だけど、そこには新城さんの姿はなく、代わりに何故かゆきりんがニコニコしていた。

 その笑みに意味深なものを感じた私は、踵を返しなるべく彼女と目を合わせないように、他のメンバーのいる楽屋の奥へと逃げようとした。

「ねぇ、麻友……」

 でも、私の願いは虚しく肩に置かれたゆきりんの手によって阻止され、耳元で囁かれた言葉に私の耳はこれでもかという程に真っ赤になった。

 “押し倒されちゃったんだって?キスするチャンスだったのにね”その言葉に思わずゆきりんの顔を見ると、そこには私の知る中で一番ブラックな笑みがあった。

………………

…………

……

「また、お話できなかったの? そんなんじゃ他の娘に盗られちゃうよ~」

 それからというもの、私はゆきりんに新城さんとのことをネタに、散々からかわれる羽目になっていた。
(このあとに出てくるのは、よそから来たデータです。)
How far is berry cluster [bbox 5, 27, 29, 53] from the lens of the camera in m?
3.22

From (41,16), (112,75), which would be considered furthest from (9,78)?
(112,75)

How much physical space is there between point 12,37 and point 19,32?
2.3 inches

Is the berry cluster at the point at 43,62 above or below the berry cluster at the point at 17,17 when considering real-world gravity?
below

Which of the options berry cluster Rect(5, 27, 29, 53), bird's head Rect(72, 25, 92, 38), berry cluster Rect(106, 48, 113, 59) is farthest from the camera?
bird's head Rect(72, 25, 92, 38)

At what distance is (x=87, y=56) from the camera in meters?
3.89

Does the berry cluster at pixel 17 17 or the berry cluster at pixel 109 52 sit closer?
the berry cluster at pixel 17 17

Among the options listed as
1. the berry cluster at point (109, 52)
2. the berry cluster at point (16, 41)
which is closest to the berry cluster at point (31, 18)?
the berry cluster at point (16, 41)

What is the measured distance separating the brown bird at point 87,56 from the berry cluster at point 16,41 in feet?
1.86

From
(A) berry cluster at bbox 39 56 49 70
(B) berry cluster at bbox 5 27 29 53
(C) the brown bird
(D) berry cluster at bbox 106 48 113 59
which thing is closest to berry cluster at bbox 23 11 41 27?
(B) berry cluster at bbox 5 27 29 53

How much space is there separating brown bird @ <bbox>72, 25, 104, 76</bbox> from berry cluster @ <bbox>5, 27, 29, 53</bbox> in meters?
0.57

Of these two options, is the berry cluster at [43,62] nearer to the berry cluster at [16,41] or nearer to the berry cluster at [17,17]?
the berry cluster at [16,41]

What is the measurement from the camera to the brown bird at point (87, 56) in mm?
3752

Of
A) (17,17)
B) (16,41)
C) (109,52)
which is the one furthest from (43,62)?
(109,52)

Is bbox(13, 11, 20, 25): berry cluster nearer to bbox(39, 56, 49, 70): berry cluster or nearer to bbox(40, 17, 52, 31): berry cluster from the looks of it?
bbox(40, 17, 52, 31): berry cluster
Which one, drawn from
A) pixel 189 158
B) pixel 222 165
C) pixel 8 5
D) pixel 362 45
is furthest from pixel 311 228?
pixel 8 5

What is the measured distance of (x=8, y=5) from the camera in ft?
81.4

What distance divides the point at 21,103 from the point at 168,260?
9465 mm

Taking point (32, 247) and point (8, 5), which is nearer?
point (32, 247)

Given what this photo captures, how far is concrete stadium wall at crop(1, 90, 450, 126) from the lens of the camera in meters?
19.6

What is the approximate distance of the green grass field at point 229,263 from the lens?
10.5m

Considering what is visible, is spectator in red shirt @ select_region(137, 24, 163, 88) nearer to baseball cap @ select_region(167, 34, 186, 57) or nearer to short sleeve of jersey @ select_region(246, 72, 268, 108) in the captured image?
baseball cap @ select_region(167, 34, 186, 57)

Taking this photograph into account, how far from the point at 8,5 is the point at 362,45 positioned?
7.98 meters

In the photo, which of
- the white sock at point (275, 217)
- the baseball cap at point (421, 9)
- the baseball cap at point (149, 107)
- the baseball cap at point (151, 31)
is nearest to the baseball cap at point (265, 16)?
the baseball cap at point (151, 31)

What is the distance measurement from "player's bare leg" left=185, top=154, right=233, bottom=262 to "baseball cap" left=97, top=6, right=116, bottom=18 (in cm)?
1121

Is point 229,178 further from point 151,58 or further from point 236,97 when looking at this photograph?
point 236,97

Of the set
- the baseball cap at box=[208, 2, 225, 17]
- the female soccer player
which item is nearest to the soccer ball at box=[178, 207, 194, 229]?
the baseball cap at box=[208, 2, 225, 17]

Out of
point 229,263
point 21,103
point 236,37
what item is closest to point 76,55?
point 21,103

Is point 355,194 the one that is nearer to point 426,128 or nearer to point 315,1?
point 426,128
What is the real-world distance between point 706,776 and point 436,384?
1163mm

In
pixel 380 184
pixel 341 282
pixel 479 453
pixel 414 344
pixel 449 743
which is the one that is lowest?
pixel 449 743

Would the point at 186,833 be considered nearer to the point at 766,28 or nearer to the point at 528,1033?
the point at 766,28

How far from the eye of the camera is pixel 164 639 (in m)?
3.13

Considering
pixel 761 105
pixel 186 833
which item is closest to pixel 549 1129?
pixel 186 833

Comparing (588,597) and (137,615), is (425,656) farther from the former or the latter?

 だけど、私は反論も否定もせず、いつも耳を真っ赤にし俯くことしか出来ないでいる。
だって、私が新城さんを好きになったのは本当だから……。

「麻友はさ、可愛いんだから、ガッと行っちゃえば新城君だって落ちるって」

 それに、ゆきりんが私に色々言ってくる理由も分っている・・・。

 何かと考え過ぎて、何もしないまま終わってしまうのがいつもの私。
それでもAKB48に入りたいとオーディションを受けたときは違っていた。
一度落ちても、入りたいと思う気持ちは本物で、あの時母に反対されても最後まで自分の意志を貫いたから私は今ここにいる。

 きっと、ゆきりんはその時のようになって欲しいと発破をかけてくれているんだ。

 わかってる、わかってるけど……。
新城さんと目が合う度、心臓が想いの強さを表しているみたいにドキドキして、勇気を保てないまま逃げ出していた。

 そんな事ばかりしているうち、どんどん話すチャンスもなくなって気まずくなっていた。

 変な娘って思われてないかな……。
前髪を気にするみたいに、私は新城さんにどう見られているか気になって、結局遠くから見ているしか出来なかった。

 だから、夏休みが終わり久しぶりに訪れた楽屋の光景は、私を驚かせるには充分だった――。